Trimethoprim inhibits renal H+-K+-ATPase in states of K+ depletion.

ABSTRACT

There is growing consensus that under physiological conditions, collecting duct H+ secretion is independent of epithelial Na+ channel (ENaC) activity. We have recently shown that the direct ENaC inhibitor benzamil acutely impairs H+ excretion by blocking renal H+-K+-ATPase. However, the question remains whether inhibition of ENaC per se causes alterations in renal H+ excretion. To revisit this question, we studied the effect of the antibiotic trimethoprim (TMP), which is well known to cause K+ retention by direct ENaC inhibition. The acute effect of TMP (5 µg/g body wt) was assessed in bladder-catheterized mice, allowing real-time measurement of urinary pH, electrolyte, and acid excretion. Dietary K+ depletion was used to increase renal H+-K+-ATPase activity. In addition, the effect of TMP was investigated in vitro using pig gastric H+-K+-ATPase-enriched membrane vesicles.

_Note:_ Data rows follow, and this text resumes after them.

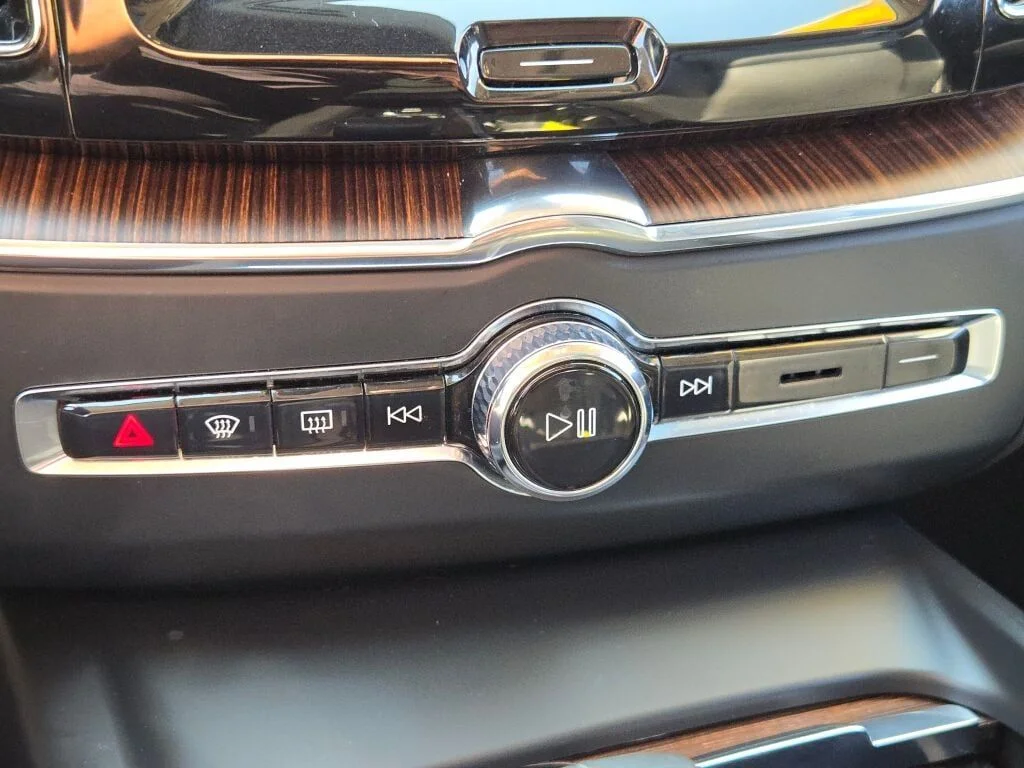 Used 2022 Gray Volvo T8 Inscription Expression image 26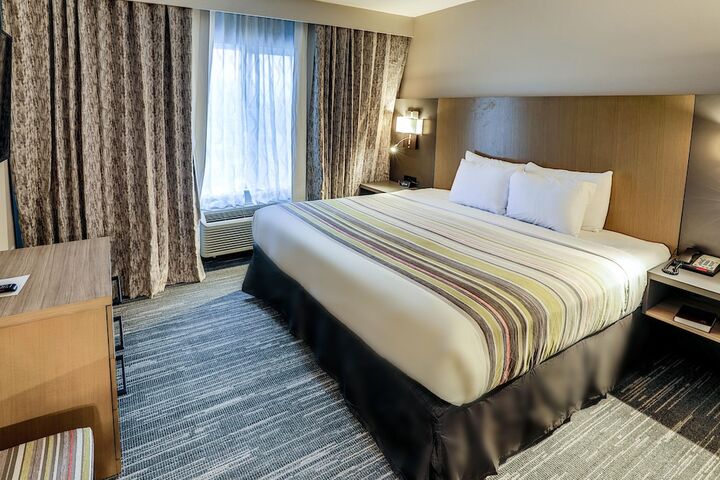 Room 33 of 49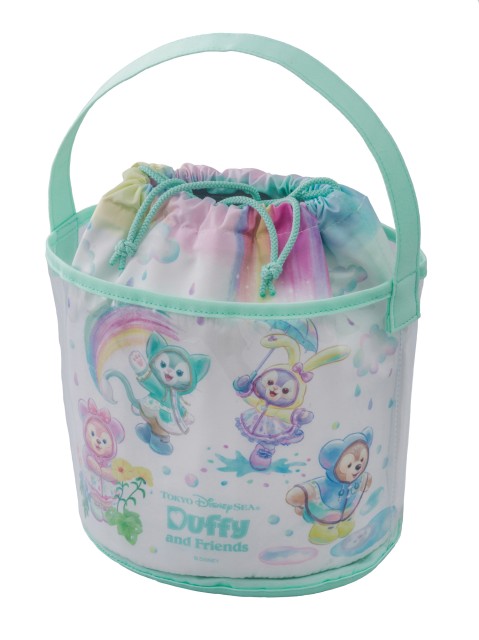 「ダッフィー＆フレンズのビューティフル・レイニーデイズ」スーベニアランチケース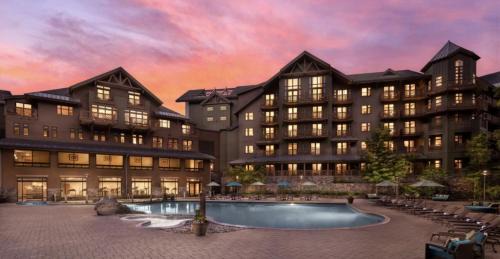 Stowe Area Resort | 337 - Studio- Lodge At Spruce Peak -Stowe Mt Resort- Ski in Ski out - Sleeps 4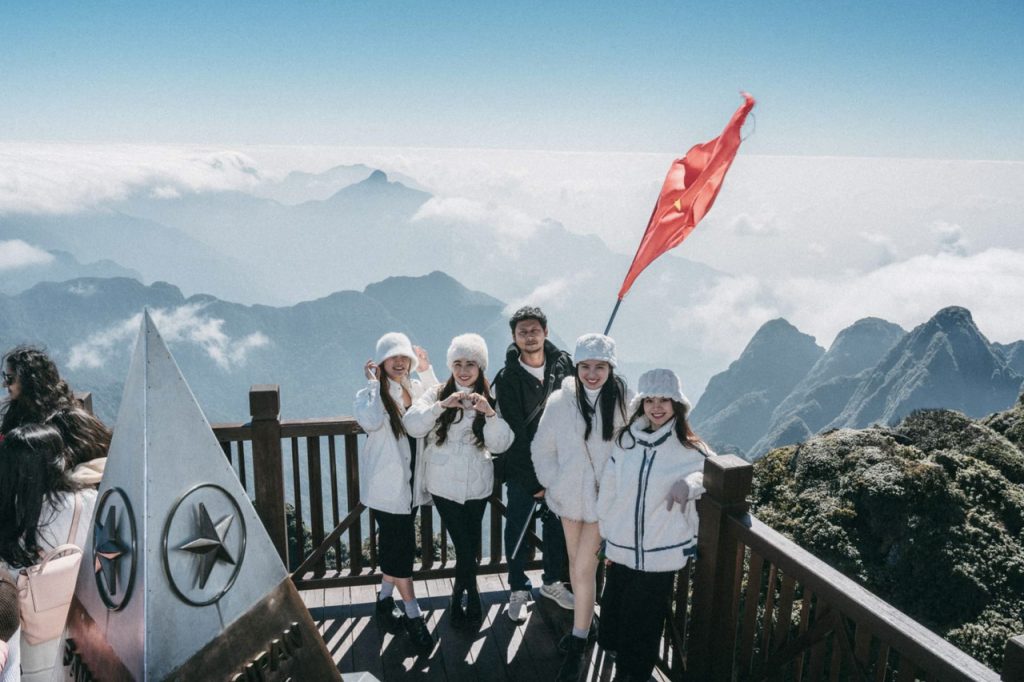 check-in tại đỉnh Fansipan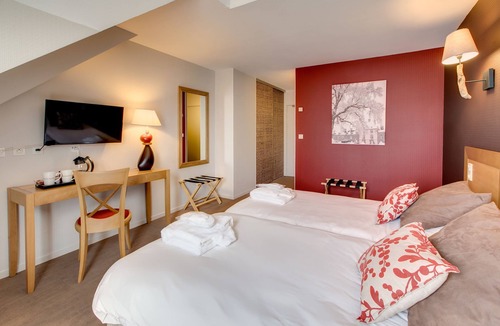 Epiniac Hotel | Domaine Des Ormes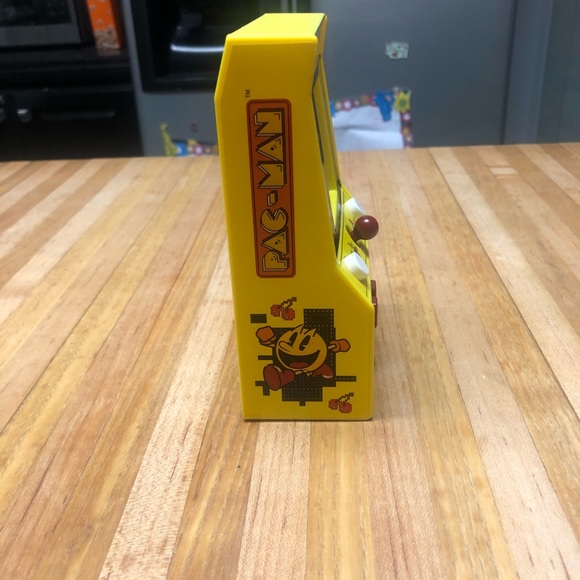Miniature Pac-man Arcade Game - Picture 4 of 5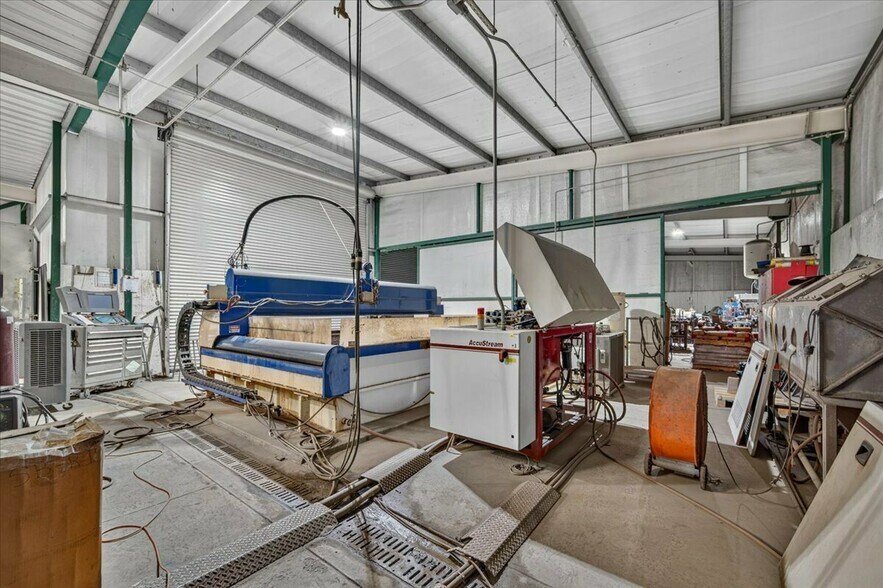 More Photos Of 149 Ashland ave, Lindsay Industrial For Sale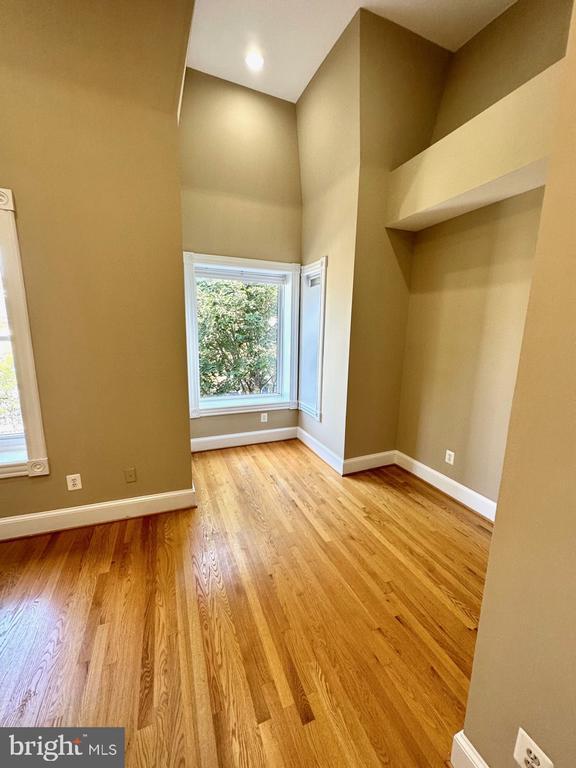 Building Photo - 1227 Linden Pl NE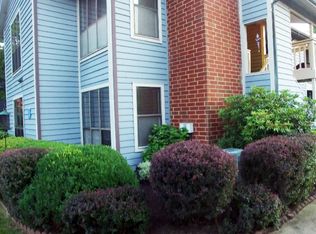 320 S Pantops Dr, Charlottesville, VA 22911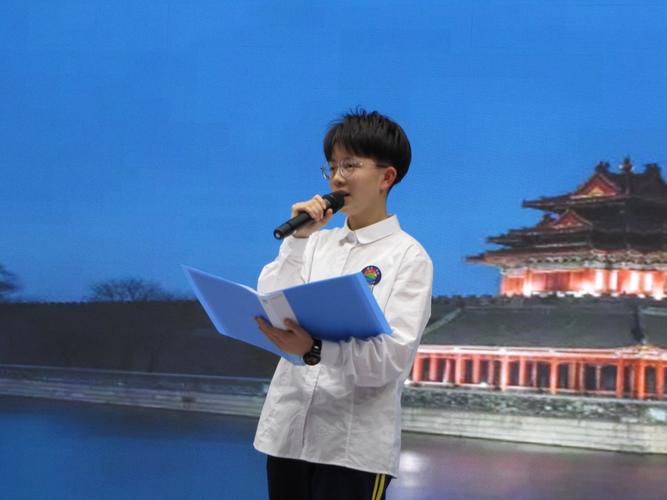 诗歌朗诵有哪些创新表演形式？-图2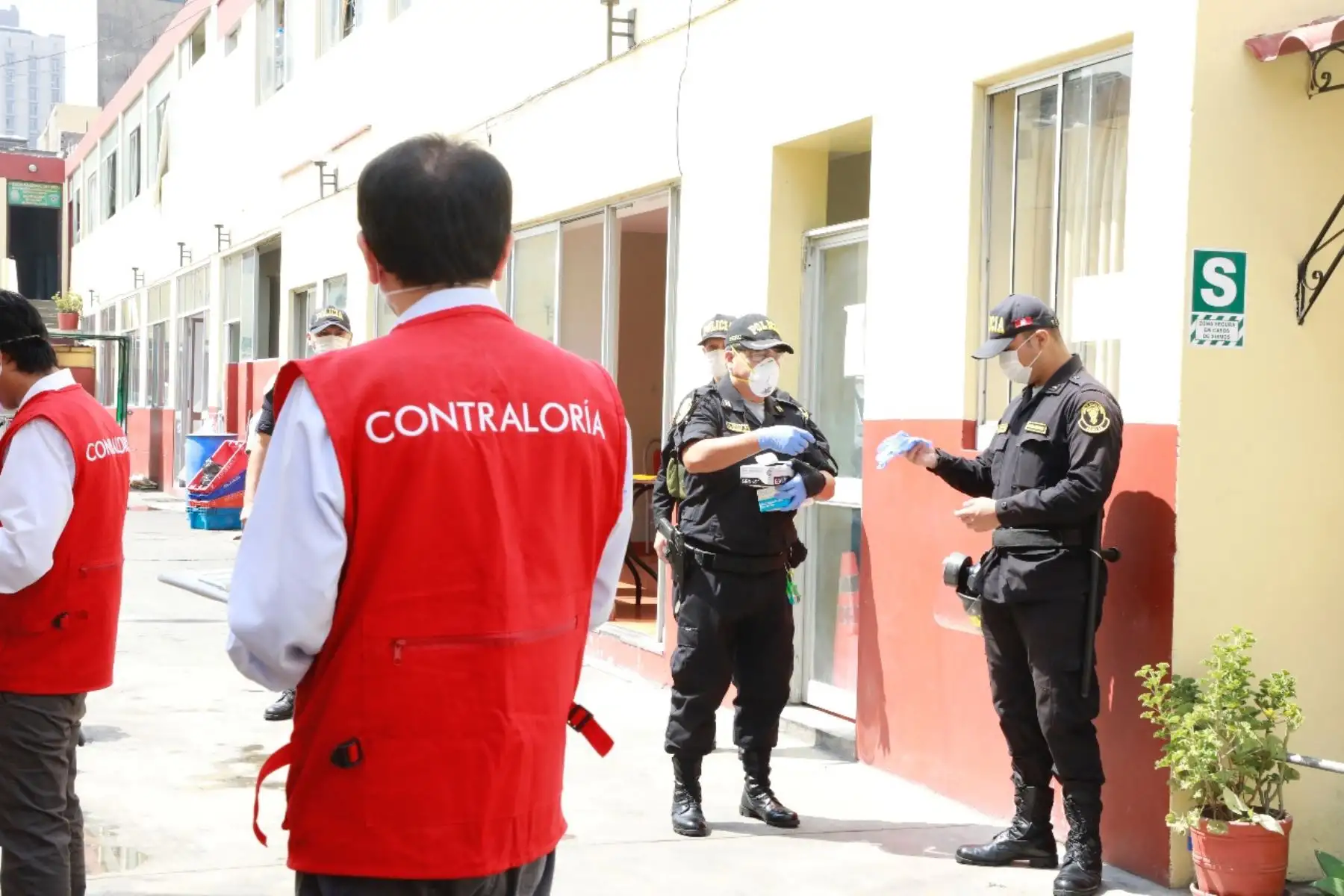 Contraloría realiza visitas de control a comisarías en el marco del Megaoperativo de Emergencia Sanitaria por COVID-19.
Foto: Contraloría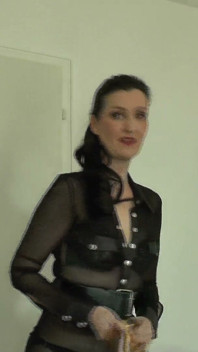 Styling an Ascot-style Satin Scarf - Part 1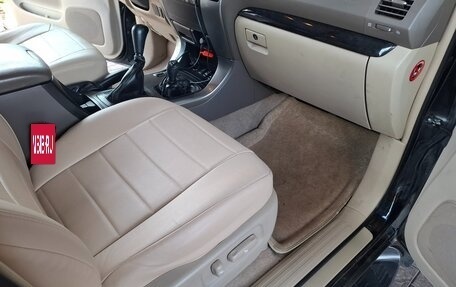 Toyota Land Cruiser Prado 120 рестайлинг, 2008 год, 2 000 000 рублей, 12 фотография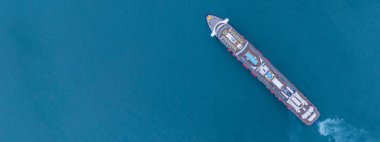 Deniz mavisi deniz üzerindeki lüks okyanus yolcu gemisi, modern seyahat tarzı lüks yolcu gemisi, modern deniz işi okyanus turizmi, küresel iş yolcu gemisi gemisi sanayisi..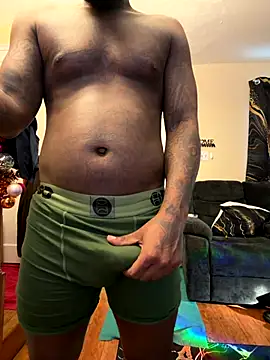 Snapshot of daddydarkskindikk chatting on December 2025 06:25:02 PM daddydarkskindikk online show from December 2025 06:25:02 PM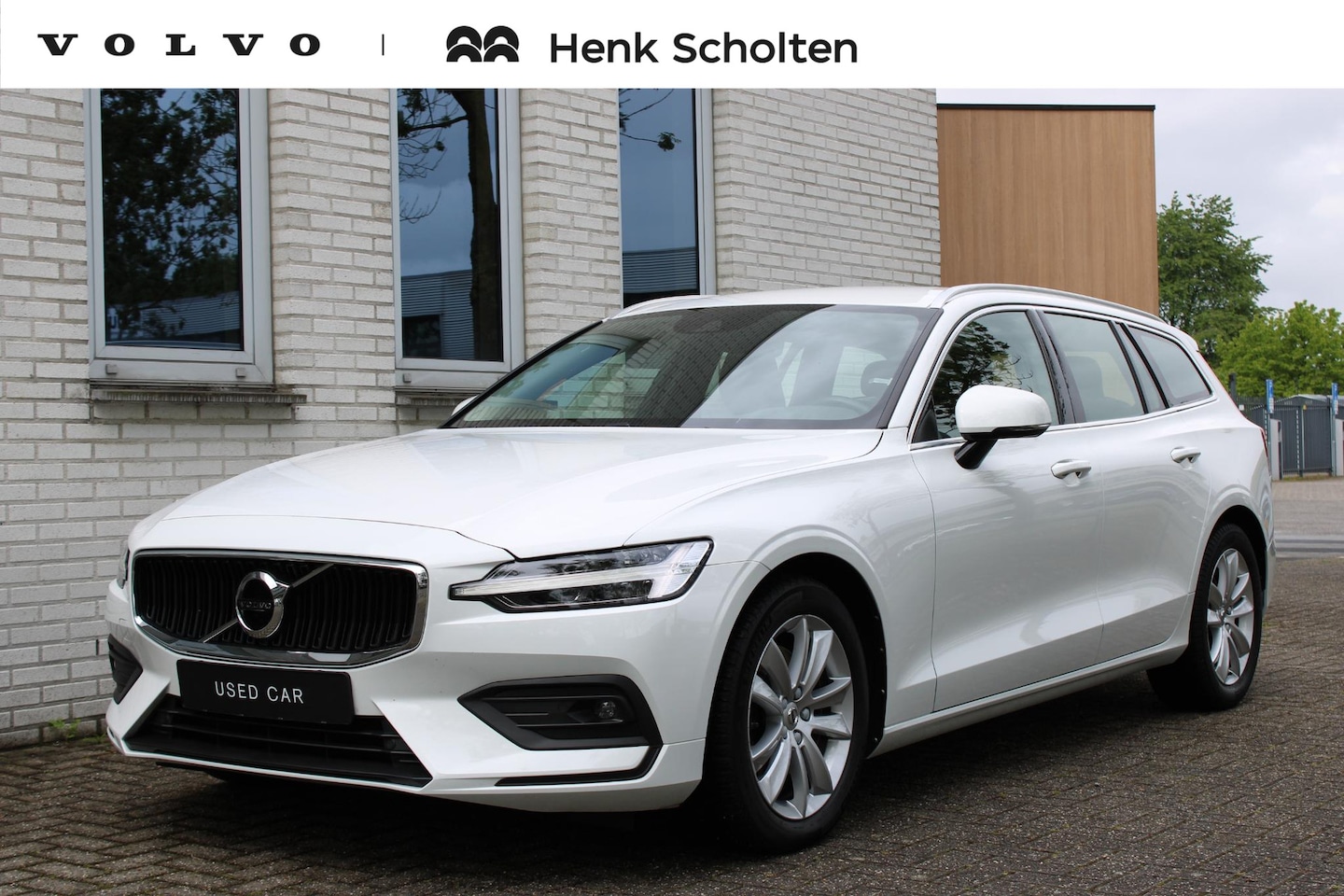 Volvo V60 - B3 Automaat Business Pro | Adaptieve Cruise Control Met Pilot Assist | BLIS Dodehoekdetect - AutoWereld.nl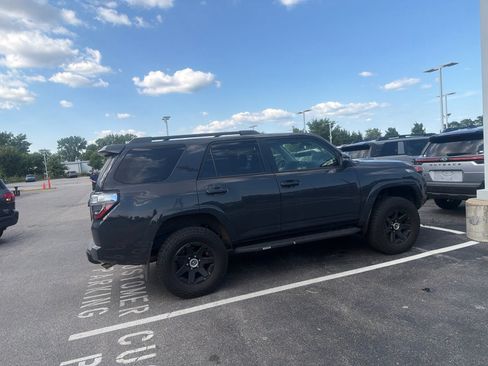 Used 2024 Toyota 4Runner TRD Off-Road Premium w/ Moonroof Package AWD/4WD image 11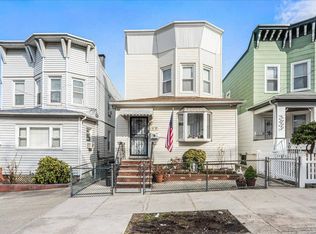 1315 124th St, Flushing, NY 11356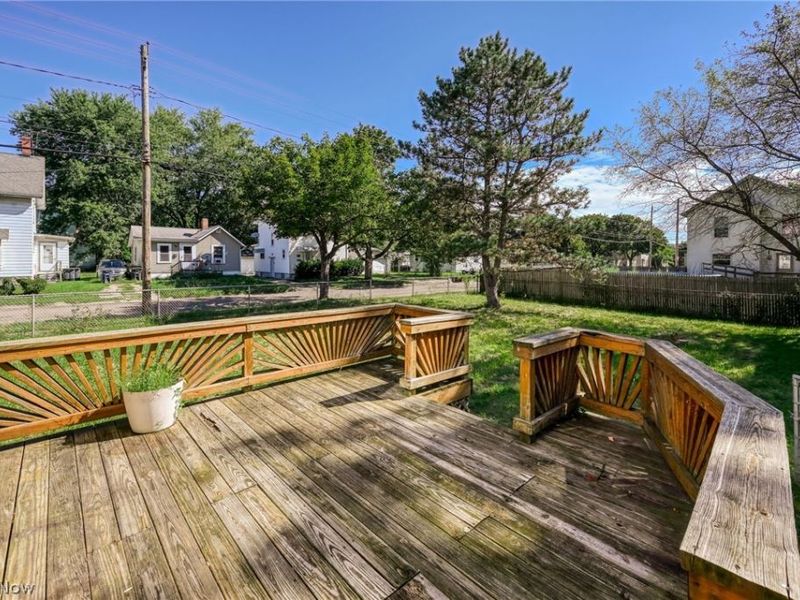 2261 8th Street SW, Akron, OH 44314 Photo 29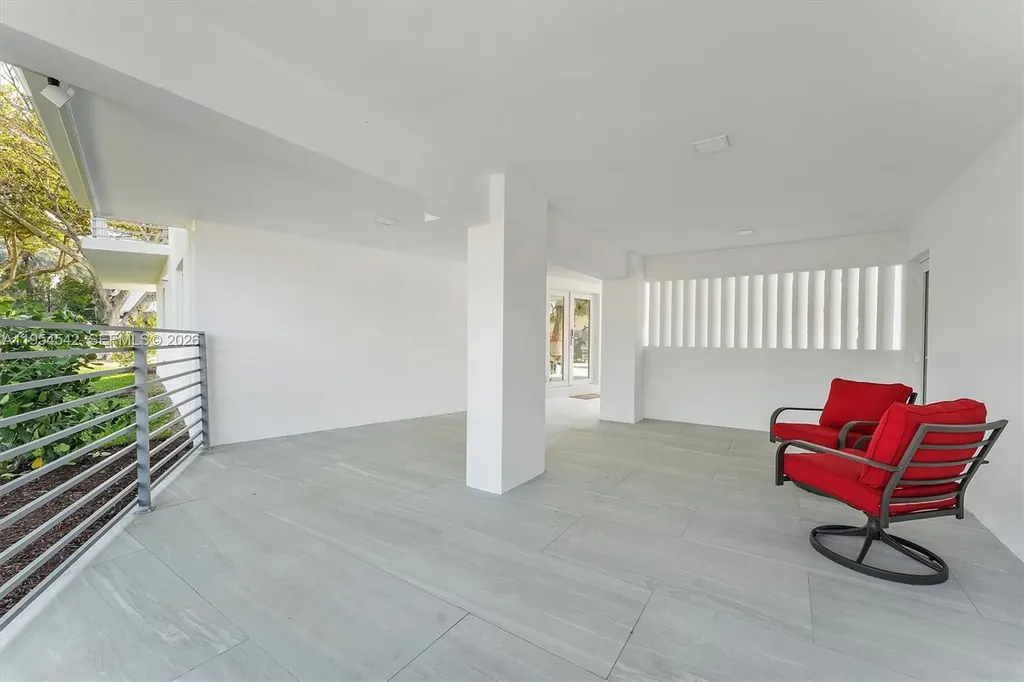 1903 Bay Drive Pompano Beach FL 33062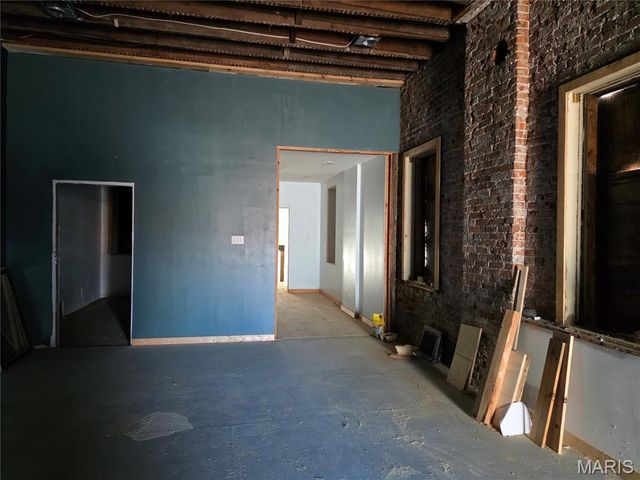 7726 Minnesota Avenue, St Louis, MO 63111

TMP acutely increased natriuresis and decreased kaliuresis, confirming its ENaC-inhibiting property. Under control diet conditions, TMP had no effect on urinary pH or acid excretion. Interestingly, K+ depletion unmasked an acute urine alkalizing effect of TMP. This finding was corroborated by in vitro experiments showing that TMP inhibits H+-K+-ATPase activity, albeit at much higher concentrations than benzamil. In conclusion, under control diet conditions, TMP inhibited ENaC function without changing urinary H+ excretion. This finding further supports the hypothesis that the inhibition of ENaC per se does not impair H+ excretion in the collecting duct. Moreover, TMP-induced urinary alkalization in animals fed a low-K+ diet highlights the importance of renal H+-K+-ATPase-mediated H+ secretion in states of K+ depletion.NEW & NOTEWORTHY The antibiotic trimethoprim (TMP) often mediates K+ retention and metabolic acidosis. We suggest a revision of the underlying mechanism that causes metabolic acidosis. Our results indicate that TMP-induced metabolic acidosis is secondary to epithelial Na+ channel-dependent K+ retention. Under control dietary conditions, TMP does not per se inhibit collecting duct H+ secretion. These findings add further argument against a physiologically relevant voltage-dependent mechanism of collecting duct H+ excretion.